Folman seems conscious of this, because the end of his film veers away from wonderment — or, to be more generous, astonishment — to portray a nightmare simply as a nightmare. A solemn, funereal treatment is given to the Israeli forces’ unknowing abetting of the Christian Phalangist slaughter of innocent Palestinians (by shooting flares to help illuminate their prey at night) and the unsuccessful attempt by several outraged officers to relate news of the atrocities to military commander Ariel Sharon, shown as either unconcerned or complicit. At one point, a window grate in the foreground glides over an officer placing a call to Sharon in the background, simulating a panning shot while also giving the impression of darkened shadows passing over a troubled observer to genocide. After an interviewee compares his actions to that of a Nazi, and Folman’s untethered memory of a crowd of wailing women is finally given clarifying context, Waltz With Bashir can no longer sustain the fantasia of animation and cuts to the raw video footage of these women crying over their dead families. The footage runs for a few minutes accompanied by a slow, lone drumbeat, and then the credits roll.
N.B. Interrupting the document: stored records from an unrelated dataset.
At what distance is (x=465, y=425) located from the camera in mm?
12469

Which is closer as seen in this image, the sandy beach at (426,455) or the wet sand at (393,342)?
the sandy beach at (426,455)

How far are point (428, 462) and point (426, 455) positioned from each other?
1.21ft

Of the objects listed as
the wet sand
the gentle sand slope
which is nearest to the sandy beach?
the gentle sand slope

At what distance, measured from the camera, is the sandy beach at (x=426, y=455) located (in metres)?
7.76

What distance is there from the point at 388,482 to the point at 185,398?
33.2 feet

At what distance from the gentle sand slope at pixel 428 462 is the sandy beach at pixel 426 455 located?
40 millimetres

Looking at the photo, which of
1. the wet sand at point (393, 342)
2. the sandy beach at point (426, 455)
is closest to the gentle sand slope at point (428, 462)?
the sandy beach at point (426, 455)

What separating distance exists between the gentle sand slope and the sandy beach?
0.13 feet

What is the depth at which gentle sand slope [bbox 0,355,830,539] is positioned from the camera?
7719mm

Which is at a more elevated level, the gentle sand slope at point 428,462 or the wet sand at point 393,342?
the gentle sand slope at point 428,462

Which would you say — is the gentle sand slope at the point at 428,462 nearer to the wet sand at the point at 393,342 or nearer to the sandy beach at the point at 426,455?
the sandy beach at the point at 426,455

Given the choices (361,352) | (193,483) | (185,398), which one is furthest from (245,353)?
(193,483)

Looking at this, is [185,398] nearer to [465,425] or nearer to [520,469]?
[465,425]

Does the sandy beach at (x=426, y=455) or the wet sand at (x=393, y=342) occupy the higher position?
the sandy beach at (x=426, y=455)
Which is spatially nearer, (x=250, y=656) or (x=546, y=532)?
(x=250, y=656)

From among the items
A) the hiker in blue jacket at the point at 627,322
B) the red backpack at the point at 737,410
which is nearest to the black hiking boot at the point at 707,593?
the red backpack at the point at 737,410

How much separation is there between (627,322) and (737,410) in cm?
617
For an Academy Award entry, it’s a fairly shocking ending, offering no reassurance about either the essential goodness of mankind — the Israelis who spoke out about what they saw are hardly regarded as a glimmer of hope in the overwhelming darkness — or, since the film refuses to end with Folman’s musings on what it all means to him, the resolution of personally traumatic memories. While it’s tempting to dismiss this conclusion as Waltz With Bashir’s last-ditch effort to capitalize on tragedy after a feature film’s worth of dreamlike and expressionistic renderings aestheticizing war, it’s impossible not to view the film in retrospect from the point of view of the final images we see. The vagaries of memory suddenly cohere into something meaningful, and what’s revealed is not only the blunt impact of that meaning but how the process leading up to it is full of traps that are entirely manmade because that meaning can be so hard to bear.